(Items from a dataset)
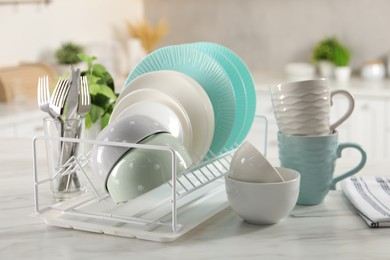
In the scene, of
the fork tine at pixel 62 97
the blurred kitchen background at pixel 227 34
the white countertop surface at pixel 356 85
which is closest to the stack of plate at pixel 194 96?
the fork tine at pixel 62 97

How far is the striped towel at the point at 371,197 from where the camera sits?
1.11 m

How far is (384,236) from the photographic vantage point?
1.06 metres

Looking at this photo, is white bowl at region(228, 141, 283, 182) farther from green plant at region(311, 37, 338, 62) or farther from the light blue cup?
green plant at region(311, 37, 338, 62)

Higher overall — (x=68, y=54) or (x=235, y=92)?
(x=235, y=92)

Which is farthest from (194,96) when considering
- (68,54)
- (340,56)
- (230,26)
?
(230,26)

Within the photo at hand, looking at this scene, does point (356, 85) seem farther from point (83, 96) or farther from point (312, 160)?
→ point (83, 96)

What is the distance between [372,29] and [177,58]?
2779mm

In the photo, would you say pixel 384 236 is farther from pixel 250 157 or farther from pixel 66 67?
pixel 66 67

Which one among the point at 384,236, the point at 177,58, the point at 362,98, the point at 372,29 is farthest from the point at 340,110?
the point at 384,236

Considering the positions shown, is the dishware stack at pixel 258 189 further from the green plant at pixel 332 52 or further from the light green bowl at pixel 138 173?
the green plant at pixel 332 52

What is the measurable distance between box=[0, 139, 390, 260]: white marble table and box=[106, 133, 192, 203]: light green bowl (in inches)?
3.2

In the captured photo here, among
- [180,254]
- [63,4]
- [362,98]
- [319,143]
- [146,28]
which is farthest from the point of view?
[146,28]

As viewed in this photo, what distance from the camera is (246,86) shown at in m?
1.49

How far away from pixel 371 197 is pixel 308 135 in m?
0.18
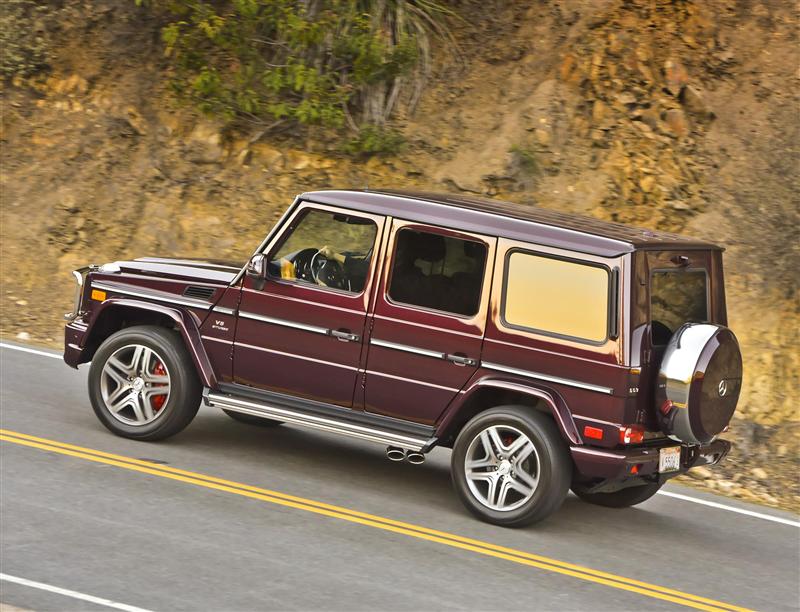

[The request]
Rewrite the part of the records that starts with the line containing "What is the measurable" and continues through the end of the records, both ends included, keeping the requests, with every number in the answers (distances and point coordinates) multiplied by 0.95 and rounded to its original number of decimals, halves rounded up. Leave out the pictures.

[Full solution]
What is the measurable distance between box=[0, 139, 390, 260]: white marble table and box=[106, 133, 192, 203]: light green bowl (in inches)?
3.0

In the captured photo here, among
- [180,254]
- [63,4]
- [362,98]
- [319,143]
- [146,28]
which is farthest from the point of view?
[139,27]

As viewed in this photo, what distance from the camera is (246,86) shown at in m?
1.42

How far away from pixel 371 197 is pixel 308 135 in m?
0.17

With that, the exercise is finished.